Reading Online Novel

The Best American Sports Writing 2014(2)



I wasn’t quite sure what to make of his tattoos, and stared at them a few moments longer before I noticed his grandfather, hunched over on the blue cloth couch across the room, waving at me. He began to say something before picking up a glass marijuana pipe. He lit it up and took one long toke before turning back toward me and groaning some barely audible greeting.

After a lifetime of chronic back pain, he’s usually stuck in a wheelchair and has spent most of the last few years under a haze of smoke and reruns of Judge Judy. At night, he simply curls up on the couch while TJ’s older cousin sleeps on the love seat.

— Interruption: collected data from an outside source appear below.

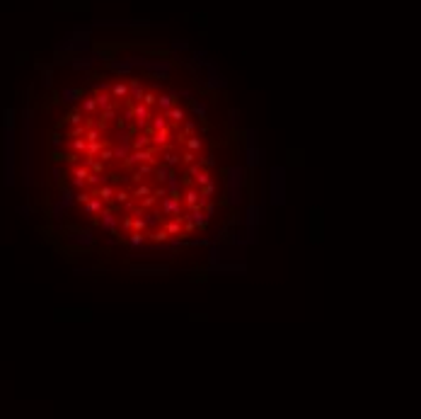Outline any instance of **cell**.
<instances>
[{
    "instance_id": "cell-25",
    "label": "cell",
    "mask_w": 421,
    "mask_h": 419,
    "mask_svg": "<svg viewBox=\"0 0 421 419\" xmlns=\"http://www.w3.org/2000/svg\"><path fill=\"white\" fill-rule=\"evenodd\" d=\"M170 170H172V167H167L165 162H158V165L153 167V174H155L158 185H165V182H167V177H170Z\"/></svg>"
},
{
    "instance_id": "cell-21",
    "label": "cell",
    "mask_w": 421,
    "mask_h": 419,
    "mask_svg": "<svg viewBox=\"0 0 421 419\" xmlns=\"http://www.w3.org/2000/svg\"><path fill=\"white\" fill-rule=\"evenodd\" d=\"M65 148L71 150V153H78V155H85L87 141H85V138H68V141H65Z\"/></svg>"
},
{
    "instance_id": "cell-37",
    "label": "cell",
    "mask_w": 421,
    "mask_h": 419,
    "mask_svg": "<svg viewBox=\"0 0 421 419\" xmlns=\"http://www.w3.org/2000/svg\"><path fill=\"white\" fill-rule=\"evenodd\" d=\"M121 216H124V221H119V223H121V230H124V235H128V233H131V223H133V216H131V213H121ZM124 235H121V237H124Z\"/></svg>"
},
{
    "instance_id": "cell-12",
    "label": "cell",
    "mask_w": 421,
    "mask_h": 419,
    "mask_svg": "<svg viewBox=\"0 0 421 419\" xmlns=\"http://www.w3.org/2000/svg\"><path fill=\"white\" fill-rule=\"evenodd\" d=\"M184 216H189L191 221H194V225H196V230H206L208 228V216L203 213V209H198V206H194V209H189V211H184Z\"/></svg>"
},
{
    "instance_id": "cell-35",
    "label": "cell",
    "mask_w": 421,
    "mask_h": 419,
    "mask_svg": "<svg viewBox=\"0 0 421 419\" xmlns=\"http://www.w3.org/2000/svg\"><path fill=\"white\" fill-rule=\"evenodd\" d=\"M90 197H92V194H90V189H78V192L73 194V201L78 204V206H80V204H85Z\"/></svg>"
},
{
    "instance_id": "cell-31",
    "label": "cell",
    "mask_w": 421,
    "mask_h": 419,
    "mask_svg": "<svg viewBox=\"0 0 421 419\" xmlns=\"http://www.w3.org/2000/svg\"><path fill=\"white\" fill-rule=\"evenodd\" d=\"M128 199H131V192L124 189V187H116V192H114V206H121Z\"/></svg>"
},
{
    "instance_id": "cell-20",
    "label": "cell",
    "mask_w": 421,
    "mask_h": 419,
    "mask_svg": "<svg viewBox=\"0 0 421 419\" xmlns=\"http://www.w3.org/2000/svg\"><path fill=\"white\" fill-rule=\"evenodd\" d=\"M131 150H141V148H150V134H146V131H141L138 136H133L131 138Z\"/></svg>"
},
{
    "instance_id": "cell-22",
    "label": "cell",
    "mask_w": 421,
    "mask_h": 419,
    "mask_svg": "<svg viewBox=\"0 0 421 419\" xmlns=\"http://www.w3.org/2000/svg\"><path fill=\"white\" fill-rule=\"evenodd\" d=\"M102 146H104V138H97V141H87V148H85V155H83V160L97 158V153L102 150Z\"/></svg>"
},
{
    "instance_id": "cell-15",
    "label": "cell",
    "mask_w": 421,
    "mask_h": 419,
    "mask_svg": "<svg viewBox=\"0 0 421 419\" xmlns=\"http://www.w3.org/2000/svg\"><path fill=\"white\" fill-rule=\"evenodd\" d=\"M160 225L167 230V235H172V237H184V235H182V218H162Z\"/></svg>"
},
{
    "instance_id": "cell-17",
    "label": "cell",
    "mask_w": 421,
    "mask_h": 419,
    "mask_svg": "<svg viewBox=\"0 0 421 419\" xmlns=\"http://www.w3.org/2000/svg\"><path fill=\"white\" fill-rule=\"evenodd\" d=\"M148 240L150 243H158V245H167V243H170V240H172V235H167V230H165V228H162V225H158V228H153V230H148Z\"/></svg>"
},
{
    "instance_id": "cell-24",
    "label": "cell",
    "mask_w": 421,
    "mask_h": 419,
    "mask_svg": "<svg viewBox=\"0 0 421 419\" xmlns=\"http://www.w3.org/2000/svg\"><path fill=\"white\" fill-rule=\"evenodd\" d=\"M143 218H146V223H148V230H153V228H158L162 223V213L158 209H150L143 213Z\"/></svg>"
},
{
    "instance_id": "cell-28",
    "label": "cell",
    "mask_w": 421,
    "mask_h": 419,
    "mask_svg": "<svg viewBox=\"0 0 421 419\" xmlns=\"http://www.w3.org/2000/svg\"><path fill=\"white\" fill-rule=\"evenodd\" d=\"M155 99H158V90H153V87H146V92H143L141 102H143L146 107H150V109H155Z\"/></svg>"
},
{
    "instance_id": "cell-8",
    "label": "cell",
    "mask_w": 421,
    "mask_h": 419,
    "mask_svg": "<svg viewBox=\"0 0 421 419\" xmlns=\"http://www.w3.org/2000/svg\"><path fill=\"white\" fill-rule=\"evenodd\" d=\"M162 116H165V119H167V122L172 124V126H177V129H179V124L184 122L186 116H189V111L184 109V107H177V104H172V107H170V109L167 111H160Z\"/></svg>"
},
{
    "instance_id": "cell-14",
    "label": "cell",
    "mask_w": 421,
    "mask_h": 419,
    "mask_svg": "<svg viewBox=\"0 0 421 419\" xmlns=\"http://www.w3.org/2000/svg\"><path fill=\"white\" fill-rule=\"evenodd\" d=\"M273 204H284V170L273 172Z\"/></svg>"
},
{
    "instance_id": "cell-30",
    "label": "cell",
    "mask_w": 421,
    "mask_h": 419,
    "mask_svg": "<svg viewBox=\"0 0 421 419\" xmlns=\"http://www.w3.org/2000/svg\"><path fill=\"white\" fill-rule=\"evenodd\" d=\"M131 230H133V233H148V223H146V218H143V213H138V216H133V223H131Z\"/></svg>"
},
{
    "instance_id": "cell-23",
    "label": "cell",
    "mask_w": 421,
    "mask_h": 419,
    "mask_svg": "<svg viewBox=\"0 0 421 419\" xmlns=\"http://www.w3.org/2000/svg\"><path fill=\"white\" fill-rule=\"evenodd\" d=\"M124 240L133 247V250H136V247H143L146 243H148V235H146V233H133V230H131L128 235H124Z\"/></svg>"
},
{
    "instance_id": "cell-27",
    "label": "cell",
    "mask_w": 421,
    "mask_h": 419,
    "mask_svg": "<svg viewBox=\"0 0 421 419\" xmlns=\"http://www.w3.org/2000/svg\"><path fill=\"white\" fill-rule=\"evenodd\" d=\"M158 204H160V199L155 197V194H148V197L138 199V206L143 211H150V209H158Z\"/></svg>"
},
{
    "instance_id": "cell-1",
    "label": "cell",
    "mask_w": 421,
    "mask_h": 419,
    "mask_svg": "<svg viewBox=\"0 0 421 419\" xmlns=\"http://www.w3.org/2000/svg\"><path fill=\"white\" fill-rule=\"evenodd\" d=\"M116 211H119L116 206H104L92 221L97 223L102 230H107V233H112V235H119V221H121V216H116Z\"/></svg>"
},
{
    "instance_id": "cell-18",
    "label": "cell",
    "mask_w": 421,
    "mask_h": 419,
    "mask_svg": "<svg viewBox=\"0 0 421 419\" xmlns=\"http://www.w3.org/2000/svg\"><path fill=\"white\" fill-rule=\"evenodd\" d=\"M160 162H165L167 167H177L179 165V153L174 150V146H170V148H165L160 153Z\"/></svg>"
},
{
    "instance_id": "cell-16",
    "label": "cell",
    "mask_w": 421,
    "mask_h": 419,
    "mask_svg": "<svg viewBox=\"0 0 421 419\" xmlns=\"http://www.w3.org/2000/svg\"><path fill=\"white\" fill-rule=\"evenodd\" d=\"M131 192V199H143V197H148V194H153V185H150L148 179H143V182H136V185L128 189Z\"/></svg>"
},
{
    "instance_id": "cell-9",
    "label": "cell",
    "mask_w": 421,
    "mask_h": 419,
    "mask_svg": "<svg viewBox=\"0 0 421 419\" xmlns=\"http://www.w3.org/2000/svg\"><path fill=\"white\" fill-rule=\"evenodd\" d=\"M109 95H112L116 102H126L128 99V83H126V78L121 80H114V83H109Z\"/></svg>"
},
{
    "instance_id": "cell-36",
    "label": "cell",
    "mask_w": 421,
    "mask_h": 419,
    "mask_svg": "<svg viewBox=\"0 0 421 419\" xmlns=\"http://www.w3.org/2000/svg\"><path fill=\"white\" fill-rule=\"evenodd\" d=\"M102 182H104V174H95V172L87 174V189H92V187H99Z\"/></svg>"
},
{
    "instance_id": "cell-7",
    "label": "cell",
    "mask_w": 421,
    "mask_h": 419,
    "mask_svg": "<svg viewBox=\"0 0 421 419\" xmlns=\"http://www.w3.org/2000/svg\"><path fill=\"white\" fill-rule=\"evenodd\" d=\"M174 102H179V92H177V90H170V92H158L155 109H158V111H167Z\"/></svg>"
},
{
    "instance_id": "cell-40",
    "label": "cell",
    "mask_w": 421,
    "mask_h": 419,
    "mask_svg": "<svg viewBox=\"0 0 421 419\" xmlns=\"http://www.w3.org/2000/svg\"><path fill=\"white\" fill-rule=\"evenodd\" d=\"M51 174H53V179H56V182L61 179V170H58V167H53V172H51Z\"/></svg>"
},
{
    "instance_id": "cell-3",
    "label": "cell",
    "mask_w": 421,
    "mask_h": 419,
    "mask_svg": "<svg viewBox=\"0 0 421 419\" xmlns=\"http://www.w3.org/2000/svg\"><path fill=\"white\" fill-rule=\"evenodd\" d=\"M177 129V126H167V129H158V131H153L150 134V146H158L160 150L170 148V146H177L172 138V131Z\"/></svg>"
},
{
    "instance_id": "cell-4",
    "label": "cell",
    "mask_w": 421,
    "mask_h": 419,
    "mask_svg": "<svg viewBox=\"0 0 421 419\" xmlns=\"http://www.w3.org/2000/svg\"><path fill=\"white\" fill-rule=\"evenodd\" d=\"M114 192H116V185H109V182H102L99 187H92V189H90V194L102 199L104 206H114Z\"/></svg>"
},
{
    "instance_id": "cell-5",
    "label": "cell",
    "mask_w": 421,
    "mask_h": 419,
    "mask_svg": "<svg viewBox=\"0 0 421 419\" xmlns=\"http://www.w3.org/2000/svg\"><path fill=\"white\" fill-rule=\"evenodd\" d=\"M80 102H78V109L83 111V116H97V102H95V97H92V95H90V92H83V95H80Z\"/></svg>"
},
{
    "instance_id": "cell-10",
    "label": "cell",
    "mask_w": 421,
    "mask_h": 419,
    "mask_svg": "<svg viewBox=\"0 0 421 419\" xmlns=\"http://www.w3.org/2000/svg\"><path fill=\"white\" fill-rule=\"evenodd\" d=\"M102 209H104V204H102V199H97V197H90L85 204H80V213H83L85 218H95Z\"/></svg>"
},
{
    "instance_id": "cell-2",
    "label": "cell",
    "mask_w": 421,
    "mask_h": 419,
    "mask_svg": "<svg viewBox=\"0 0 421 419\" xmlns=\"http://www.w3.org/2000/svg\"><path fill=\"white\" fill-rule=\"evenodd\" d=\"M158 211L162 213V218H182V213H184V209H182V199H174V197H162L160 204H158Z\"/></svg>"
},
{
    "instance_id": "cell-11",
    "label": "cell",
    "mask_w": 421,
    "mask_h": 419,
    "mask_svg": "<svg viewBox=\"0 0 421 419\" xmlns=\"http://www.w3.org/2000/svg\"><path fill=\"white\" fill-rule=\"evenodd\" d=\"M182 146H184L186 150H191V153H196V155H201V153H206V141H203V138H201L198 134L186 136L184 141H182Z\"/></svg>"
},
{
    "instance_id": "cell-38",
    "label": "cell",
    "mask_w": 421,
    "mask_h": 419,
    "mask_svg": "<svg viewBox=\"0 0 421 419\" xmlns=\"http://www.w3.org/2000/svg\"><path fill=\"white\" fill-rule=\"evenodd\" d=\"M73 240H75V243H85V245H90L95 237H92V233H87V230H85V233H75Z\"/></svg>"
},
{
    "instance_id": "cell-39",
    "label": "cell",
    "mask_w": 421,
    "mask_h": 419,
    "mask_svg": "<svg viewBox=\"0 0 421 419\" xmlns=\"http://www.w3.org/2000/svg\"><path fill=\"white\" fill-rule=\"evenodd\" d=\"M153 194L158 199H162V197H167V187L165 185H158V187H153Z\"/></svg>"
},
{
    "instance_id": "cell-33",
    "label": "cell",
    "mask_w": 421,
    "mask_h": 419,
    "mask_svg": "<svg viewBox=\"0 0 421 419\" xmlns=\"http://www.w3.org/2000/svg\"><path fill=\"white\" fill-rule=\"evenodd\" d=\"M179 134L184 136V138H186V136H191V134H196V124L189 122V119H184V122L179 124Z\"/></svg>"
},
{
    "instance_id": "cell-6",
    "label": "cell",
    "mask_w": 421,
    "mask_h": 419,
    "mask_svg": "<svg viewBox=\"0 0 421 419\" xmlns=\"http://www.w3.org/2000/svg\"><path fill=\"white\" fill-rule=\"evenodd\" d=\"M196 204H198V187L184 185V189H182V209L189 211V209H194Z\"/></svg>"
},
{
    "instance_id": "cell-41",
    "label": "cell",
    "mask_w": 421,
    "mask_h": 419,
    "mask_svg": "<svg viewBox=\"0 0 421 419\" xmlns=\"http://www.w3.org/2000/svg\"><path fill=\"white\" fill-rule=\"evenodd\" d=\"M203 111H206V109H203V104H196V114H198V116H203Z\"/></svg>"
},
{
    "instance_id": "cell-34",
    "label": "cell",
    "mask_w": 421,
    "mask_h": 419,
    "mask_svg": "<svg viewBox=\"0 0 421 419\" xmlns=\"http://www.w3.org/2000/svg\"><path fill=\"white\" fill-rule=\"evenodd\" d=\"M65 122H68V124H73V126H75V124H85V116H83V111H80L78 107H75V109L71 111L68 116H65Z\"/></svg>"
},
{
    "instance_id": "cell-29",
    "label": "cell",
    "mask_w": 421,
    "mask_h": 419,
    "mask_svg": "<svg viewBox=\"0 0 421 419\" xmlns=\"http://www.w3.org/2000/svg\"><path fill=\"white\" fill-rule=\"evenodd\" d=\"M216 189H218V185H216V179H210V182H206L203 187H198V197H203V199H213V194H216Z\"/></svg>"
},
{
    "instance_id": "cell-26",
    "label": "cell",
    "mask_w": 421,
    "mask_h": 419,
    "mask_svg": "<svg viewBox=\"0 0 421 419\" xmlns=\"http://www.w3.org/2000/svg\"><path fill=\"white\" fill-rule=\"evenodd\" d=\"M83 162L87 165V170H90V172H95V174H104V172H107V167H109V165H104L99 158H90V160H83Z\"/></svg>"
},
{
    "instance_id": "cell-32",
    "label": "cell",
    "mask_w": 421,
    "mask_h": 419,
    "mask_svg": "<svg viewBox=\"0 0 421 419\" xmlns=\"http://www.w3.org/2000/svg\"><path fill=\"white\" fill-rule=\"evenodd\" d=\"M85 124H75V126H71V129H68V131H65V136H68V138H83V136H85Z\"/></svg>"
},
{
    "instance_id": "cell-19",
    "label": "cell",
    "mask_w": 421,
    "mask_h": 419,
    "mask_svg": "<svg viewBox=\"0 0 421 419\" xmlns=\"http://www.w3.org/2000/svg\"><path fill=\"white\" fill-rule=\"evenodd\" d=\"M97 158L102 162H104V165H114V143L112 141H104V146H102V150H99L97 153Z\"/></svg>"
},
{
    "instance_id": "cell-13",
    "label": "cell",
    "mask_w": 421,
    "mask_h": 419,
    "mask_svg": "<svg viewBox=\"0 0 421 419\" xmlns=\"http://www.w3.org/2000/svg\"><path fill=\"white\" fill-rule=\"evenodd\" d=\"M153 167H155V165H150V162H138L136 167L131 170V182L136 185V182H143V179H148L150 174H153Z\"/></svg>"
}]
</instances>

The house itself is crumbling. The bathroom is decaying and full of mold, and the kitchen floor seems to be rotting completely on one side. The only well-cared-for items in the entire place are two large cannabis plants on a circular plastic kitchen table, surrounded by bleach bottles, glowing under fierce HID lighting.

TJ has lived here almost six years, after homesickness brought him back from Mississippi. Born in Sacramento, starting in eighth grade when his father moved him to Reno, he had a nomadic childhood. He was there for a year before his dad abandoned him and his sister for another family—he hasn’t spoken to him since. His mother remarried and took TJ to Oxford, Mississippi, during his high school years. He tried to adapt, but struggled in school, cutting classes to shoot hoops or just roam the streets with his new friends. He dropped out before graduation to help his family pay the bills. Eventually, one day when he’d had enough of the South, he walked to the bus station and headed back to Sacramento.

When he came home, after searching for months, he found the only job he could get in Sacramento’s harsh, collapsed economy—cleaning bathrooms, part-time, at the local Greyhound station. In three years, he’s never had a promotion or a pay raise.

Standing in TJ’s kitchen, the inescapable smell of weed and beer drifts in from the yard. I walk through the back door and see 20 to 30 smaller marijuana plants lined up in neat rows, empty beer cans strewn across the concrete patio. The family pit bull lies in the sun, tongue out, and takes in the sweet smell of freshly grown weed.

TJ, who seems to be weary, ushers me back inside. We pass his uncle’s bedroom. He’s counting piles of green Ziploc bags, and shoving them into a box.

I walk behind TJ into his room, then freeze and look around. His bed is immaculately made, his sneakers lined up perfectly. A clothes iron is placed on the floor. There is the tidiness of a well-groomed man, but also innocence, the naïveté of a 14-year-old boy who still views the world in terms of heroes and candy money.

As he talks to me, he fiddles with his white headphones and moves them off his ears. I can hear the faint sounds of Mobb Deep’s “The Infamous” eke into the air.

On his desk sits a large plastic jar filled to the brim with nickels, dimes, quarters, and pennies. Mostly pennies. It’s money he’s saving for food in New York. Next to the jar are spray cans and black markers for tags he’s working on—“Brooklyn” and “Uptown Finest.”

In the confines of his room, it’s as if he’s trying to live out his own fantasy of what he imagines an early-’90s childhood to be during the golden age of hip-hop on the streets of New York. A time that must seem romantic and authentic, in a way that his life now seems difficult and mundane.

On his desk, stacked neatly in two piles, seem to be every DVD or VHS tape ever produced about street basketball. Above the Rim, Heaven Is a Playground, a documentary about streetballer Earl “The Goat” Manigault.

These are the tapes he grew up with. “I was like, in the second grade watching a show with my dad and this commercial come on about streetball,” he says. “I can’t remember what it was, but the footage was fuckin’ crazy. I was hypnotized, I couldn’t get enough. Ever since that, that’s all I want to do.”

The rest of his room is a homage to his idols: quotes and pictures of Jay-Z over his window, an awkward life-size cutout of Michael Jordan leaned against the wall, a framed photograph he took with streetball legend Joe Hammond the first time he went to Rucker. “Joe didn’t have to go to class, he was a legend,” he says. “The entire Lakers flew to Rucker to see him play.” He holds the picture in his hands, then puts it down and stares at it in admiration.

And above his bed, glaring down on him each night, is a mini-shrine to the fiery Boston Celtics playmaker Rajon Rondo. It’s almost an unhealthy love. His entire bedroom is sprinkled with odes to Rondo—a jersey, his pictures, a warm-up shirt, and all types of assorted Boston Celtics paraphernalia.